I'd like to try it with reaper (but it should work with any DAWs).

Thx


----------



## Dietz (Feb 24, 2020)

Not exactly what you were asking for - but this litte gadget seems to be filling the gap:

->


----------



## Harald (Feb 24, 2020)

What I had in mind was spending no money to have a new midi controller, as almost everyone has a smartphone.
Getting acceleration, orientation, movement from a phone to a computer is easy with the APIs. 
It's the next step, form raw data (JSON) to midi output that I wonder how to do.
And latency might be an issue too.
That's why I asked here, I think somebody must have did it already, but maybe not shared.

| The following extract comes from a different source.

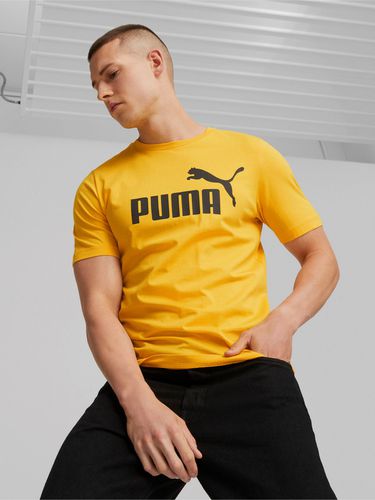 Puma ESS T-shirt Yellow - Puma - Modalova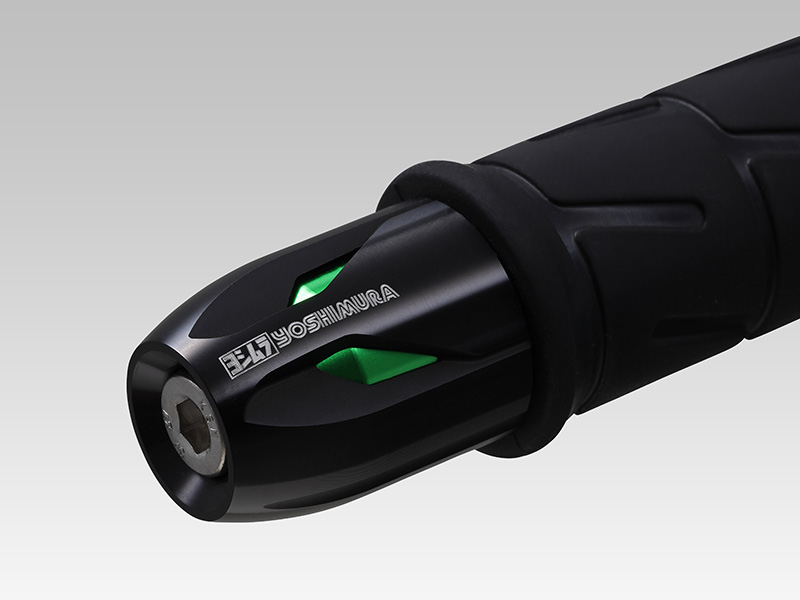 Handle Bar End High Line M8 (Kawasaki) | Yoshimura Japan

Basically, I am searching to do like in this vid :


but with a smartphone instead, so everybody could use it


----------



## Cinebient (Feb 24, 2020)

Some ios apps using the gyroscope for modulations or even mimic via the camera. They mainly use it for intern usage. Not sure if there is a low latency midi out conversation possible.
However, midi over bluetooth works good and with low latency for me in general.


----------



## EgM (Feb 24, 2020)

There's a few of them for iphone, I have a leap controller as well which I don't use much. I've also used a Wii mote (Nintendo) with Osculator for quite a while 

On iPhone there's this:
https://apps.apple.com/us/app/ac-sabre-midi-instrument
Here's a guy demoing it:


Edit: 

I've grabbed the app,by default it does CC1 on roll and CC-filter on raise, you can modify those parameters but it's not user friendly... I'll give it another look some other time.


----------



## robgb (Feb 24, 2020)

I use TouchOSC and Osculator (the combination makes programming much easier). I'm using two old phones - one for articulation changing and another as a CC X/Y controller, controlling CC1/CC11.


----------



## Harald (Feb 25, 2020)

I'll take a look on the reaper forum, I may have more success there.
I was sure my idea was already implemented by someone, I'll share any work on it here.

Edit: OK, after some research it seems that 3d tracking of a smartphone (its position in space) is impossible due to the quality of the sensors.
Even Magdwick and Kalman filters have limits.
So it's better to stick to something similar to touchosc solution :/

5€ is maybe too much though.


----------